When Marlowe glanced at him, the car swerved. This is it, Alan thought numbly. I've done it now, I've made him crash. But Marlowe guided them back into the wake of the car ahead. 'Better let me judge the speed. We're liable to cause an accident if I try to go slow.'
True, many of the drivers were unused to high-speed roads. Alan had already seen three cars off the road today, one attended by an ambulance and two already rusting. All the same, he could see no reason for Marlowe to drive like this, glaring fiercely through the watery fan of the windscreen wiper, overtaking whenever he saw the hint of a gap. In his great red-haired hands the wheel looked like a toy, and Alan was afraid that Marlowe regarded it as such. He was beginning to wish he had taken a taxi, even though, after Frankfurt, Lagos had the most expensive taxis in the world.

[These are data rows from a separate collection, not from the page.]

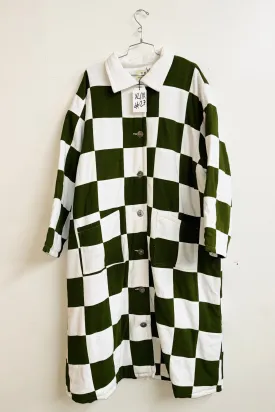 Scrap #27 White/Moss Chessboard Coat XL/1X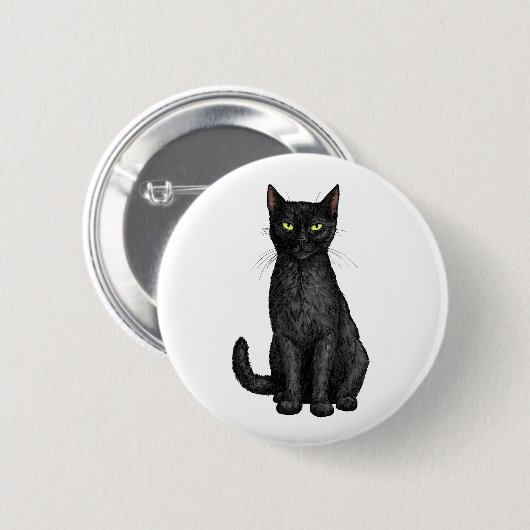 Badge Rond 5 Cm chat noir (Devant & derrière)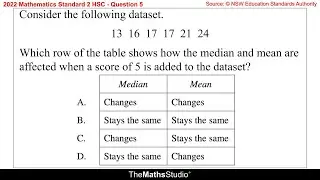 2022 Maths Standard 2 HSC Q5 What happens to a dataset's mean & median when adding another score?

How had he ended up with this lift at all? He remembered being invited to last night's party ('Mr Knight, you must come, everyone knows your books, they're dying to meet you') but very little of the party itself: a blur of people in pale thin suits or dresses or Yoruba robes, Nigerians laughing and shaking his hand for minutes, expatriates dark as mahogany, full of all the questions you were supposed to ask a writer. They might know of his books, but it seemed that nobody had read them. After hours of this sort of thing he'd found himself talking to Marlowe, the red-bearded giant he had noticed drinking and brooding all by himself in a corner. He couldn't recall what Marlowe had said – something about the hidden dangers of anthropology? – until suddenly Marlowe's eyes had brightened, for no reason that Alan could see. 'You're going to need a lift tomorrow,' Marlowe had said, and here it was.